> [Request]
Exactly the lines from the one containing "Is bbox(574, 322, 634, 363): empty" through the final line of the listing are to be retyped, and nothing more.

> [Input material]
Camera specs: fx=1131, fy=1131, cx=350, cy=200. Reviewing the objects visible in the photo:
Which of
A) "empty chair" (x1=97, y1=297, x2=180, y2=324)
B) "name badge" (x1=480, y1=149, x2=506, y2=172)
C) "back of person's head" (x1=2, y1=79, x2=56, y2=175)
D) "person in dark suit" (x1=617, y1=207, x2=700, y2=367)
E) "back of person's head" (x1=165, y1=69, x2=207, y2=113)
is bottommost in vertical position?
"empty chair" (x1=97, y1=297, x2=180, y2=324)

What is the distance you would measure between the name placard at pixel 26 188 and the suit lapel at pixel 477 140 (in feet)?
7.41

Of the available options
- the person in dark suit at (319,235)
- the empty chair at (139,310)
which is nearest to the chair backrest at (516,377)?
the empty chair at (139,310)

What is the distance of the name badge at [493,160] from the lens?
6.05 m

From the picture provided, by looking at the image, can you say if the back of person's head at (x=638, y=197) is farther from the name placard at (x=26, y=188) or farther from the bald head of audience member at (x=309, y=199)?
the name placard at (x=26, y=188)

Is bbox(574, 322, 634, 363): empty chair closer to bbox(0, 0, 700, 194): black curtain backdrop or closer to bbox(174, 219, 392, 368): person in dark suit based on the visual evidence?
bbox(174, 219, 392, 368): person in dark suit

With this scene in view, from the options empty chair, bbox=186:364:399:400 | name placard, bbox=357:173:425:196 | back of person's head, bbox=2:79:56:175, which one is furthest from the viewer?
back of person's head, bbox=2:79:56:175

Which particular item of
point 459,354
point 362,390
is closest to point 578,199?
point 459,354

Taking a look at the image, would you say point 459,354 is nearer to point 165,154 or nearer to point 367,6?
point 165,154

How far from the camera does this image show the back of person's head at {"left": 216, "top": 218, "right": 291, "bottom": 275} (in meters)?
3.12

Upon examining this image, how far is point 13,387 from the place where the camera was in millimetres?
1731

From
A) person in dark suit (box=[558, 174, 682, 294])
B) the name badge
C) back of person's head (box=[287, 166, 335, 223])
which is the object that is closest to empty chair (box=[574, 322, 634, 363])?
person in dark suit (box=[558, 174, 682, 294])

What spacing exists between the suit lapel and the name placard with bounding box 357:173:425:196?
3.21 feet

> [Solution to this problem]
Is bbox(574, 322, 634, 363): empty chair closer to bbox(0, 0, 700, 194): black curtain backdrop or closer to bbox(174, 219, 392, 368): person in dark suit based on the visual evidence?
bbox(174, 219, 392, 368): person in dark suit

With this scene in view, from the options empty chair, bbox=186:364:399:400 | name placard, bbox=357:173:425:196 | back of person's head, bbox=2:79:56:175, which one is furthest from the viewer?
back of person's head, bbox=2:79:56:175

Which particular item of
point 459,354
point 362,390
is closest to point 578,199?
point 459,354

Taking a look at the image, would you say point 459,354 is nearer to point 165,154 or nearer to point 367,6?
point 165,154

How far from the camera does this image show the back of person's head at {"left": 216, "top": 218, "right": 291, "bottom": 275} (in meters)?
3.12

Upon examining this image, how far is point 13,387 from the place where the camera was in millimetres?
1731

From
A) person in dark suit (box=[558, 174, 682, 294])
B) the name badge
C) back of person's head (box=[287, 166, 335, 223])
which is the object that is closest to empty chair (box=[574, 322, 634, 363])?
person in dark suit (box=[558, 174, 682, 294])

What spacing exists between the suit lapel and the name placard with bounding box 357:173:425:196?
3.21 feet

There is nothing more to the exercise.